--- start DATASET CONTENT ---

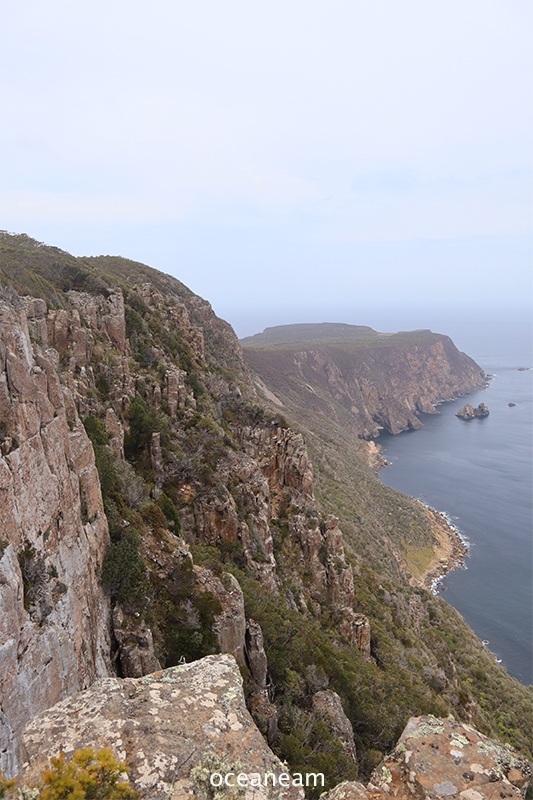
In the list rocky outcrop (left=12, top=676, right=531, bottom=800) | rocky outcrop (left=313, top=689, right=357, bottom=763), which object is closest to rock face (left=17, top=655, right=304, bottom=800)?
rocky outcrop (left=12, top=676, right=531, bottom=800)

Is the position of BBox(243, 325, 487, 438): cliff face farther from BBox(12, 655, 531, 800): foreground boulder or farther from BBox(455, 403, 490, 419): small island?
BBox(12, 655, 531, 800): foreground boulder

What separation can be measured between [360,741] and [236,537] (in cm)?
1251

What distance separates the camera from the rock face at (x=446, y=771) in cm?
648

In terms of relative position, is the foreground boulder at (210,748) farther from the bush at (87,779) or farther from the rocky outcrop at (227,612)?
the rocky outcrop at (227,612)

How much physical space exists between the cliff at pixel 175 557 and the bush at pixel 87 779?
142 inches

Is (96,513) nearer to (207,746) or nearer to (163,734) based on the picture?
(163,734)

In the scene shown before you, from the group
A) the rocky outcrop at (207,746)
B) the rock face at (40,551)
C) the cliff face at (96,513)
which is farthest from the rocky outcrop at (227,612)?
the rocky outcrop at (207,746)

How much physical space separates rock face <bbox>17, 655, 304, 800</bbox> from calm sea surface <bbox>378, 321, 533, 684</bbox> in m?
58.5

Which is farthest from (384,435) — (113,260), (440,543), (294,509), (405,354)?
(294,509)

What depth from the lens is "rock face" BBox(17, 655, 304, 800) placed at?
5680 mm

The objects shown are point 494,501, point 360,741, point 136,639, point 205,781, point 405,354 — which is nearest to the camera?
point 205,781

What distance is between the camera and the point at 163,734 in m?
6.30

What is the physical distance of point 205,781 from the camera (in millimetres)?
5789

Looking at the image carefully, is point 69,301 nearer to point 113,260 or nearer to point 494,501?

--- end DATASET CONTENT ---
--- start DATASET CONTENT ---

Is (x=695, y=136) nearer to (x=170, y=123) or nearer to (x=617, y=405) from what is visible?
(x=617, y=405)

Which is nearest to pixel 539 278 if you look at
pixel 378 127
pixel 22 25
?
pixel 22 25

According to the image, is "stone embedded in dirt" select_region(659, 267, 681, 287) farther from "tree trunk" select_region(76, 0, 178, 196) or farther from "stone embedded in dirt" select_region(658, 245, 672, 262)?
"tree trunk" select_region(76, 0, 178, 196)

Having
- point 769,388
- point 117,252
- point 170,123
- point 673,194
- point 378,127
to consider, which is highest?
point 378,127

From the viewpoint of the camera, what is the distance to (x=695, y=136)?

--- end DATASET CONTENT ---
--- start DATASET CONTENT ---

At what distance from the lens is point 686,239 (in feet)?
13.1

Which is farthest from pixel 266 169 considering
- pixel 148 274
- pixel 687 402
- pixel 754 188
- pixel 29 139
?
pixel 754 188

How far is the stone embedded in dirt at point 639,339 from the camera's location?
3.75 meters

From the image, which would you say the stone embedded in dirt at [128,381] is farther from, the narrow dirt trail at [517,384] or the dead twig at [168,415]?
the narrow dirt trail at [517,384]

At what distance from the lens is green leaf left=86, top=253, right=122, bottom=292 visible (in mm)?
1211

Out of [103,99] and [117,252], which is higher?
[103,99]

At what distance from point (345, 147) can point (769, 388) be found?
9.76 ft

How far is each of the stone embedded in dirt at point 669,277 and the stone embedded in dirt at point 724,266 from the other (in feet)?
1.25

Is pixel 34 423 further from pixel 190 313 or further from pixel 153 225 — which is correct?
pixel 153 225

--- end DATASET CONTENT ---

■ OBJECTIVE
Could you retype the stretch of records from the line containing "The objects shown" through the line containing "Looking at the", both lines included, with no changes?

■ TASK RESULT
The objects shown are point 494,501, point 360,741, point 136,639, point 205,781, point 405,354 — which is nearest to the camera?
point 205,781

What distance is between the camera and the point at 163,734 in m?
6.30

What is the physical distance of point 205,781 from the camera (in millimetres)?
5789

Looking at the image carefully, is point 69,301 nearer to point 113,260 or nearer to point 494,501?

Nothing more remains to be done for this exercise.